→ Selected extract
———
I certify under penalties of perjury that a taxpayer identification number has
not been issued to me, and either (1) I have mailed or delivered an application
to receive a taxpayer identification number to the appropriate Internal Revenue
Service Center or Social Security Administration Office or (2) I intend to mail
or deliver an application in the near future. I understand that if I do not
provide a taxpayer identification number by the time of payment, 31% of all
payments made to me on account of the New Capital Securities shall be retained
until I provide a taxpayer identification number to the Exchange Agent and that,
if I do not provide my taxpayer identification number within 60 days, such
retained amounts shall be remitted to the Internal Revenue Service as backup
withholding and 31% of all reportable payments made to me thereafter will be
withheld and remitted to the Internal Revenue Service until I provide a taxpayer
identification number.
Signature : __________________________________________________________  Date : _
 
                                       9
 
<PAGE>
                                  INSTRUCTIONS
         FORMING PART OF THE TERMS AND CONDITIONS OF THE EXCHANGE OFFER
 
     1. DELIVERY OF THIS LETTER OF TRANSMITTAL AND CERTIFICATES. All physically
delivered Initial Notes or confirmation of any book-entry transfer to the
Exchange Agent's account at a book-entry transfer facility of Initial Notes
tendered by book-entry transfer, as well as a properly completed and duly
executed copy of this Letter of Transmittal or facsimile thereof, and any other
documents required by this Letter of Transmittal, must be received by the
Exchange Agent at any of its addresses set forth herein on or prior to the
Expiration Date. The method of delivery of this Letter of Transmittal, the
Initial Notes and any other required documents is at the election and risk of
the Holder, and except as otherwise provided below, the delivery will be deemed
made only when actually received by the Exchange Agent. If such delivery is by
mail, it is suggested that registered mail with return receipt requested,
properly insured, be used.
 
     No alternative, conditional, irregular or contingent tenders will be
accepted. All tendering Holders, by execution of this Letter of Transmittal (or
facsimile thereof), shall waive any right to receive notice of the acceptance of
the Notes for exchange.
 
     Delivery to an address other than as set forth herein, or instructions via
a facsimile number other than the one set forth herein, will not constitute a
valid delivery.
 
     2. GUARANTEED DELIVERY PROCEDURES. Holders who wish to tender their Initial
Notes, but whose Initial Notes are not immediately available and thus cannot
deliver their Initial Notes, the Letter of Transmittal or any other required
documents to the Exchange Agent (or comply with the procedures for book-entry
transfer) prior to the Expiration Date, may effect a tender if:
 
     (a) the tender is made through a member firm of a registered national
     securities exchange or of the National Association of Securities Dealers,
     Inc., a commercial bank or trust Issuer having an office or correspondent
     in the United States or an "eligible guarantor institution" within the
     meaning of Rule 17Ad-15 under the Exchange Act (an "Eligible Institution");
 
     (b) prior to the Expiration Date, the Exchange Agent receives from such
     Eligible Institution a properly completed and duly executed Notice of
     Guaranteed Delivery (by facsimile transmission, mail or hand delivery)
———
→ Dataset records
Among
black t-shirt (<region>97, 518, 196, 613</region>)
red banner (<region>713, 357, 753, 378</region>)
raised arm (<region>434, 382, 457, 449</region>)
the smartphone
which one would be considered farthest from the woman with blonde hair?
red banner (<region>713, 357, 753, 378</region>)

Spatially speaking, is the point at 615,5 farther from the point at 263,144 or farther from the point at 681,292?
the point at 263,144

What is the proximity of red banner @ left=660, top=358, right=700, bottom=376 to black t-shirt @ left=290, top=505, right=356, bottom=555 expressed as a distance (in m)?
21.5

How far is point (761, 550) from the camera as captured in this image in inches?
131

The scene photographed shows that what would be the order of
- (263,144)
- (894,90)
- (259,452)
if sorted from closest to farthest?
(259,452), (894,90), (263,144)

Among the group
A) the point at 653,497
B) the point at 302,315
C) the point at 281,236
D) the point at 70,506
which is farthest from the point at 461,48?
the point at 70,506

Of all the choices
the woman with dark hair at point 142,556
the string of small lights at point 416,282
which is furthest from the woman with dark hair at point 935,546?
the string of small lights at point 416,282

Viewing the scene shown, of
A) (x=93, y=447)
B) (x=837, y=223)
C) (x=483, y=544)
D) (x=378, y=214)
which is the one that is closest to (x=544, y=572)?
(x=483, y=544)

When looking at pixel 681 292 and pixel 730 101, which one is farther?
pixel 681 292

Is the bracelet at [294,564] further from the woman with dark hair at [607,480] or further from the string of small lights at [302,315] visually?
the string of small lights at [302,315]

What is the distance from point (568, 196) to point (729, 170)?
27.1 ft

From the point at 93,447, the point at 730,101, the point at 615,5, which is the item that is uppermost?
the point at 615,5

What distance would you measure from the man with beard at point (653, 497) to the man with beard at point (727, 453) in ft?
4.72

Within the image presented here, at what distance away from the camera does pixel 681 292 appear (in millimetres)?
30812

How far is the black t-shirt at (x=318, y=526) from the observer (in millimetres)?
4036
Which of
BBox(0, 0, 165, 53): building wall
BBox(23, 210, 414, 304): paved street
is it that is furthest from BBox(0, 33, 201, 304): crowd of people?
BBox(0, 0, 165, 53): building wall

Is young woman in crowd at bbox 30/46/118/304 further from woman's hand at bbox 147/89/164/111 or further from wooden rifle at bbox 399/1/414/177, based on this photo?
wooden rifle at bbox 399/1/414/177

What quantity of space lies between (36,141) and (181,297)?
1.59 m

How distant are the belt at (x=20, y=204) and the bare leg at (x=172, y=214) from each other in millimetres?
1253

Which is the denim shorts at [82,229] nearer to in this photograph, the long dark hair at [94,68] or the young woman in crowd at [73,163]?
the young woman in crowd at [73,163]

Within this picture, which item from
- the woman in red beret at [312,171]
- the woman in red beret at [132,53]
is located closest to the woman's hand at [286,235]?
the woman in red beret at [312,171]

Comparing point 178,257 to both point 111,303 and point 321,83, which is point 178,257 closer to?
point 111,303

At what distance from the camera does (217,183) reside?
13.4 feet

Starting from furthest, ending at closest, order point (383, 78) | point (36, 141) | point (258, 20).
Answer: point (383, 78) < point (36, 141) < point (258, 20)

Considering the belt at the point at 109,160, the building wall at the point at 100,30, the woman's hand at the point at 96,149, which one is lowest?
———
Continue the letter of transmittal for the exchange offer, starting right after its last line. This material comes from a separate source.

→ Reply
     setting forth the name and address of the Holder, the registration
     number(s) of such Initial Notes and the principal amount of Initial Notes
     tendered, stating that the tender is being made thereby and guaranteeing
     that, within three New York Stock Exchange trading days after the
     Expiration Date, the Letter of Transmittal (or facsimile thereof), together
     with the Initial Notes (or a confirmation of book-entry transfer of such
     Notes into the Exchange Agent's account at the Book-Entry Transfer
     Facility) and any other documents required by the Letter of Transmittal,
     will be deposited by the Eligible Institution with the Exchange Agent; and
 
     (c) such properly completed and executed Letter of Transmittal (or
     facsimile thereof), as well as all tendered Initial Notes in proper form
     for transfer (or a confirmation of book-entry transfer of such Notes into
     the Exchange Agent's account at the Book-Entry Transfer Facility) and all
     other documents required by the Letter of Transmittal, are received by the
     Exchange Agent within three New York Stock Exchange trading days after the
     Expiration Date.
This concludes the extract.